Download or read book Surroundings written by Etienne S. Benson and published by University of Chicago Press. This book was released on 2020-05-15 with total page 285 pages. Available in PDF, EPUB and Kindle. Book excerpt: Given the ubiquity of environmental rhetoric in the modern world, it’s easy to think that the meaning of the terms environment and environmentalism are and always have been self-evident. But in Surroundings, we learn that the environmental past is much more complex than it seems at first glance. In this wide-ranging history of the concept, Etienne S. Benson uncovers the diversity of forms that environmentalism has taken over the last two centuries and opens our eyes to the promising new varieties of environmentalism that are emerging today. Through a series of richly contextualized case studies, Benson shows us how and why particular groups of people—from naturalists in Napoleonic France in the 1790s to global climate change activists today—adopted the concept of environment and adapted it to their specific needs and challenges. Bold and deeply researched, Surroundings challenges much of what we think we know about what an environment is, why we should care about it, and how we can protect it.

Book Just Environments

Download or read book Just Environments written by Karin Bradley and published by . This book was released on 2009 with total page 317 pages. Available in PDF, EPUB and Kindle. Book excerpt:

Book Climate Stewardship

    Book Details:
  • Author : Adina Merenlender
  • Publisher : Univ of California Press
  • Release : 2021-09-07
  • ISBN : 0520378946
  • Pages : 296 pages

Download or read book Climate Stewardship written by Adina Merenlender and published by Univ of California Press. This book was released on 2021-09-07 with total page 296 pages. Available in PDF, EPUB and Kindle. Book excerpt: Preface : united by nature, guided by science -- Extreme events, life in the new normal -- Big bay to tech town -- A changing harvest -- Keeping forests green and snow white -- Climate canaries -- Los Angeles plants itself -- Riding the California current.
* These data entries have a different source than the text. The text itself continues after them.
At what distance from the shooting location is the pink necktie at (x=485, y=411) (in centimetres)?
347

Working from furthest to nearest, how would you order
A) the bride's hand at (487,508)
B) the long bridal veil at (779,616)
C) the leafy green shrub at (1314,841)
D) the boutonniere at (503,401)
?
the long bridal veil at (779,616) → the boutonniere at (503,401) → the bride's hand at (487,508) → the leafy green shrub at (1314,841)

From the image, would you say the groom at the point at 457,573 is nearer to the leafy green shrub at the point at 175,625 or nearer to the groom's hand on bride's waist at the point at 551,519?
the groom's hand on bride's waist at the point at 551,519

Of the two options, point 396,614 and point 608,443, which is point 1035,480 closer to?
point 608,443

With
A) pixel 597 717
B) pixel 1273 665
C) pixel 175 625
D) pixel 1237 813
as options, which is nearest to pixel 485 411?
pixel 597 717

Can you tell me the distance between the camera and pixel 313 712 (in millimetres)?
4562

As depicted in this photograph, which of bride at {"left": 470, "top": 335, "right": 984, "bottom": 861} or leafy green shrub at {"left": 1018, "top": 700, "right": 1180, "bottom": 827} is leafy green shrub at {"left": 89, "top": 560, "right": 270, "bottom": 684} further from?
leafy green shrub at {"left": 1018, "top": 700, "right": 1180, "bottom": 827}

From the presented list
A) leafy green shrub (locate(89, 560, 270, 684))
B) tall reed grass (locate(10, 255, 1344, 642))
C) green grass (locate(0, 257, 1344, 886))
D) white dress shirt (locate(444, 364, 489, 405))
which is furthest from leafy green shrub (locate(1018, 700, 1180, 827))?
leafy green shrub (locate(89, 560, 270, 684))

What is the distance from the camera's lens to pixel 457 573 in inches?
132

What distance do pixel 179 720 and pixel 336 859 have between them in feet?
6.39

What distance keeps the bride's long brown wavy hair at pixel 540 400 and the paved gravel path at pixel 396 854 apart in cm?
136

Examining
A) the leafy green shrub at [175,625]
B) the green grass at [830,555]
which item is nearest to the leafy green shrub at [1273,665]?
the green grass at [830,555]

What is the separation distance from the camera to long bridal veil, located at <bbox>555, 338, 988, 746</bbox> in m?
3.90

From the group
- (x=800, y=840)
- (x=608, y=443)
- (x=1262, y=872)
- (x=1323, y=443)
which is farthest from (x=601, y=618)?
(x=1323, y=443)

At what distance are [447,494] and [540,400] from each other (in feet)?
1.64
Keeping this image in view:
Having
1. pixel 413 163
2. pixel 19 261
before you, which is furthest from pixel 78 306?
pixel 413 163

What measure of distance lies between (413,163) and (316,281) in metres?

Book Just Sustainabilities

    Book Details:
  • Author : Robert D Bullard
  • Publisher : Taylor & Francis
  • Release : 2012-04-27
  • ISBN : 1136562664
  • Pages : 362 pages

Download or read book Just Sustainabilities written by Robert D Bullard and published by Taylor & Francis. This book was released on 2012-04-27 with total page 362 pages. Available in PDF, EPUB and Kindle. Book excerpt: Environmental activists and academics alike are realizing that a sustainable society must be a just one. Environmental degradation is almost always linked to questions of human equality and quality of life. Throughout the world, those segments of the population that have the least political power and are the most marginalized are selectively victimized by environmental crises. This book argues that social and environmental justice within and between nations should be an integral part of the policies and agreements that promote sustainable development. The book addresses the links between environmental quality and human equality and between sustainability and environmental justice.

Book Silent Spring

    Book Details:
  • Author : Rachel Carson
  • Publisher : Houghton Mifflin Harcourt
  • Release : 2002
  • ISBN : 9780618249060
  • Pages : 404 pages

Download or read book Silent Spring written by Rachel Carson and published by Houghton Mifflin Harcourt. This book was released on 2002 with total page 404 pages. Available in PDF, EPUB and Kindle. Book excerpt: The essential, cornerstone book of modern environmentalism is now offered in a handsome 40th anniversary edition which features a new Introduction by activist Terry Tempest Williams and a new Afterword by Carson biographer Linda Lear.